CAA Manitoba is reminding motorists and trick-or-treaters to be safe, visible and vigilant tomorrow night on Halloween.
Normally quiet streets can become busy with trick-or-treaters, and excited children may not be watching for oncoming traffic.
So, it’s important for motorists to slow down and anticipate children running from driveways, front yards and between parked cars. Motorists should also turn their headlights on 30 minutes before sunset.
Trick-or-treaters should stick to sidewalks and cross at marked crossings, and costumes should be bright and include reflective items or accessories while out and about.
We have several more tips to help keep trick-or-treaters safe this Halloween. Please see below. If you are interested in speaking to someone from CAA Manitoba about these tips, we are happy to set up an interview.

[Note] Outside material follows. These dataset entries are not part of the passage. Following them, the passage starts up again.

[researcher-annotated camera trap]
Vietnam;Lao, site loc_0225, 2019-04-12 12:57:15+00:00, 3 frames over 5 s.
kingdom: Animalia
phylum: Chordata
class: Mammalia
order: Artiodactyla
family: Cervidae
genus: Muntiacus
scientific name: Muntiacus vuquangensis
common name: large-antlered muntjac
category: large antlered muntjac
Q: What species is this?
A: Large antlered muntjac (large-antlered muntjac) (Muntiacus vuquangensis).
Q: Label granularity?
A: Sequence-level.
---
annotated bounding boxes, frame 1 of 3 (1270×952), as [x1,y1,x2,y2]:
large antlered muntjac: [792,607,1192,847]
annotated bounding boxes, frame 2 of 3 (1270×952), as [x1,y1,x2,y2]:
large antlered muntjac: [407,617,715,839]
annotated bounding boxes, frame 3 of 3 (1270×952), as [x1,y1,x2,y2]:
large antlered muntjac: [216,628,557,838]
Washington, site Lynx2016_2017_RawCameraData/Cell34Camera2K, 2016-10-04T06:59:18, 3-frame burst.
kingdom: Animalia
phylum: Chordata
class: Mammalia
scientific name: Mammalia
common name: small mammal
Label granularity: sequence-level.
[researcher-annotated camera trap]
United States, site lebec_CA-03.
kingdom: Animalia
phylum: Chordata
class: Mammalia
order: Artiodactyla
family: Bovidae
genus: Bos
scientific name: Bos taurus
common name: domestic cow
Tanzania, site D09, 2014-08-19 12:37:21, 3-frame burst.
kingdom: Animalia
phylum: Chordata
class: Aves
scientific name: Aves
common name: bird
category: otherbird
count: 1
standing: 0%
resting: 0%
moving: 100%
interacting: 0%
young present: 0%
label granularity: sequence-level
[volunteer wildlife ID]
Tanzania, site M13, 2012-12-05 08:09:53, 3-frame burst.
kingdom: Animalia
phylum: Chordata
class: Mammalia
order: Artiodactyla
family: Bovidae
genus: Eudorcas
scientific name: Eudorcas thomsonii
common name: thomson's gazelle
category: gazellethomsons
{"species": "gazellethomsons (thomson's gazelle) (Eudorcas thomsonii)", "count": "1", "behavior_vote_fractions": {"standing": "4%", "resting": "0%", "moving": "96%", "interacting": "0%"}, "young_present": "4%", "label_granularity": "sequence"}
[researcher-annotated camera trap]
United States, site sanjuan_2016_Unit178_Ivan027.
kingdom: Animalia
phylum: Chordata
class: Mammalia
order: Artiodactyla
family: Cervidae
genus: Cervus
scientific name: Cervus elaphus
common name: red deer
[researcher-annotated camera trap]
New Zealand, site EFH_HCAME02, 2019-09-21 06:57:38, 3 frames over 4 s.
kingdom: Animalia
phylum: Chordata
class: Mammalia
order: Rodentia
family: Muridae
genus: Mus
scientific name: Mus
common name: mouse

Happy Halloween Safety Tips
What motorists can do to stay safe:
· Keep your eyes peeled behind the wheel: Excited trick-or-treaters may not always be looking out for oncoming traffic. Continually scan not only the road ahead, but also driveways, front yards and the spaces between parked cars.
· Slow down and obey road signs: Give yourself extra time to get to your destination and obey all road signs.
· Turn your headlights on: While it’s important that motorists see trick-or-treaters, children also need to be able to see cars. Turn your headlights on 30 minutes before sunset and keep them on when it’s dark.
What pedestrians can do to stay safe:
· Remain on sidewalks: Sidewalks give pedestrians a designated space to trick-or-treat safely. If no sidewalk is present, walk on the far-left side of the road. When crossing the street, only cross at marked crossing always look both ways.
· Stick together: Younger children should have a chaperone, whether an adult or an older sibling, who can make sure everyone stays safe. Older children should trick-or-treat with a group of friends.
· Make yourself visible: Put a flashlight face down in kids’ trick-or-treat bags—with the caveat that they shouldn’t shine it at cars—and add reflective tape to costumes. It’s also a good idea to use makeup instead of masks and encourage kids to choose brightly coloured costumes instead of all-black ones.